Billet d'humeur 12 mai 2023

Le débat avance sur la liste commune NUPES aux européennes et je remercie l’écologiste Mélanie Vogel de présenter son argumentaire dans un long thread détaillé sans invectives et sans posture. Cependant, certains sujets présentés comme des désaccords de fond et évoqués également par David Cormand (chef de la délégation EELV au Parlement européen) dans son interview au Figaro ne le sont pas en réalité. Je me propose donc de répondre point par point dans ce billet de blog pour poursuivre ce débat sur le fond des propositions, qui sera quoi qu’il arrive utile à la gauche.

Mélanie Vogel (ici) et David Cormand (ici) présentent donc un certain nombre d'arguments sur lesquels je vais revenir un par un.

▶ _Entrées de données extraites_
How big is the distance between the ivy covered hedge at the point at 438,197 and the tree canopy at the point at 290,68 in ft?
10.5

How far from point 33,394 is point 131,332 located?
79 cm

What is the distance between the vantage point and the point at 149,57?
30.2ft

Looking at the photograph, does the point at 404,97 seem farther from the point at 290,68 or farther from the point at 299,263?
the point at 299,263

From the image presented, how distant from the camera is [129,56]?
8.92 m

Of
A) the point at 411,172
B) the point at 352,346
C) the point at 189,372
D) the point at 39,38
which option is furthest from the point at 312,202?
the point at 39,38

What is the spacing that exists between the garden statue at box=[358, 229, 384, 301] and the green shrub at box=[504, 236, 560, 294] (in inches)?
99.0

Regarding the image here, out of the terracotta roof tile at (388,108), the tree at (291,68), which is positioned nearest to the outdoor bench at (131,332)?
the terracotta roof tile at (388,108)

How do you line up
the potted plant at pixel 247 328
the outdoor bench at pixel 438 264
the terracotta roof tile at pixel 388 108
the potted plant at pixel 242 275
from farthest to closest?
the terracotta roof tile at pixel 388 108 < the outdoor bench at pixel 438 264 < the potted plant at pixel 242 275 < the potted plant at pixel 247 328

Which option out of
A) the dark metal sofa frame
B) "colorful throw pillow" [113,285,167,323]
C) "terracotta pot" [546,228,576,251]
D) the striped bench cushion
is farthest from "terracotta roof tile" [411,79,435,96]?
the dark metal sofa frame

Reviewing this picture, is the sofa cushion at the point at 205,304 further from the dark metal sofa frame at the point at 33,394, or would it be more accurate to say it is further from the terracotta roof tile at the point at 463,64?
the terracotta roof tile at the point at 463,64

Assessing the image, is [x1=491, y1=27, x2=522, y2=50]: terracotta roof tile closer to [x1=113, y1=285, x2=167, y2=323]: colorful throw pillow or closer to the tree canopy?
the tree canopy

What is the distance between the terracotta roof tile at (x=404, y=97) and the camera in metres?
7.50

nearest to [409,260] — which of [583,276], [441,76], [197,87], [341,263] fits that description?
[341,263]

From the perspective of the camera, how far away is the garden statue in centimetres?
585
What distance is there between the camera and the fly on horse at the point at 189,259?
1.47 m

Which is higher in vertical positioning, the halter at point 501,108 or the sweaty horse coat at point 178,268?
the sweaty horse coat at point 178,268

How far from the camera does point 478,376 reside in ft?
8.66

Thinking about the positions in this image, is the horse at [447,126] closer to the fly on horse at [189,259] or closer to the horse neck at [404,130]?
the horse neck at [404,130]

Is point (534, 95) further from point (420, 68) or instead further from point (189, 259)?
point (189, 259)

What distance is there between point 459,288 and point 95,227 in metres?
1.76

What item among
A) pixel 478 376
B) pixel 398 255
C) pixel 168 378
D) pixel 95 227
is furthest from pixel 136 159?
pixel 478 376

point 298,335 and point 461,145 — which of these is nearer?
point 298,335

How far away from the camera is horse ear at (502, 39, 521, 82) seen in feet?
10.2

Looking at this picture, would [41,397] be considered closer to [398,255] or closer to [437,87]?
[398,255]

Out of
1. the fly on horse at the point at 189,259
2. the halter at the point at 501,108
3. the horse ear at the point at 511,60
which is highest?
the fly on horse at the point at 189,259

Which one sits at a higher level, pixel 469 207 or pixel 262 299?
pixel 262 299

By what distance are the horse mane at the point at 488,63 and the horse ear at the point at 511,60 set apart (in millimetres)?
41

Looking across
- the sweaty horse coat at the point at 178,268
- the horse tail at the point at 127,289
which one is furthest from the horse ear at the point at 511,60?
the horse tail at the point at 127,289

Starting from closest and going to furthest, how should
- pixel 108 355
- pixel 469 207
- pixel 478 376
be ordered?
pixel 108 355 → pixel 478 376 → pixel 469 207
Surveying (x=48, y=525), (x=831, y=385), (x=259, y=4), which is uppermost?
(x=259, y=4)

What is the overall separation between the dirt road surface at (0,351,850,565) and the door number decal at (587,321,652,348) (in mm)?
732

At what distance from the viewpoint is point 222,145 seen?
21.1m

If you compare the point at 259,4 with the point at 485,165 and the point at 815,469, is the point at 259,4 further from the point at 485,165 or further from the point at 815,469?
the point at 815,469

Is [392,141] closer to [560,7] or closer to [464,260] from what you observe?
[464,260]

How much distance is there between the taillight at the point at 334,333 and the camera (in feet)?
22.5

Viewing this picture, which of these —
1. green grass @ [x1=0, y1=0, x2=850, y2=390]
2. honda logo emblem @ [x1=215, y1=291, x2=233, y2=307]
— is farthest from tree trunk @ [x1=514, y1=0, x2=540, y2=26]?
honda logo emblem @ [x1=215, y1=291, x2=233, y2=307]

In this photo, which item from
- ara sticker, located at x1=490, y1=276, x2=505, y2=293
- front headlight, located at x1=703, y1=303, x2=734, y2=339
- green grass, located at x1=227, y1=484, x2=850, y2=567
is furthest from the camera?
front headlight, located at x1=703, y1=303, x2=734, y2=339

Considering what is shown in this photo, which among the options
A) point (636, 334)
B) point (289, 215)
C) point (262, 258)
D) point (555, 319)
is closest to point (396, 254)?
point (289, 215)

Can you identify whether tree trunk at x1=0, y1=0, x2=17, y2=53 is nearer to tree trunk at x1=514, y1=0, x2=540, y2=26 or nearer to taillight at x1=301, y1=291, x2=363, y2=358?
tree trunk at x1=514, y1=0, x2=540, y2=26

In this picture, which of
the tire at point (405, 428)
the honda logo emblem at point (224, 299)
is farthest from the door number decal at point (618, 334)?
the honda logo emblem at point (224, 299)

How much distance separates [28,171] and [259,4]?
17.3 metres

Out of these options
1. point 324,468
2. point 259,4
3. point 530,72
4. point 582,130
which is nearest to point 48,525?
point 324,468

▶ _Défi_
Selon le billet d'humeur sur la liste commune NUPES, quelle fonction occupe David Cormand ? Ces entrées n'ont aucun rôle dans cet exercice.

▶ _Réponse proposée_
Il est chef de la délégation EELV au Parlement européen.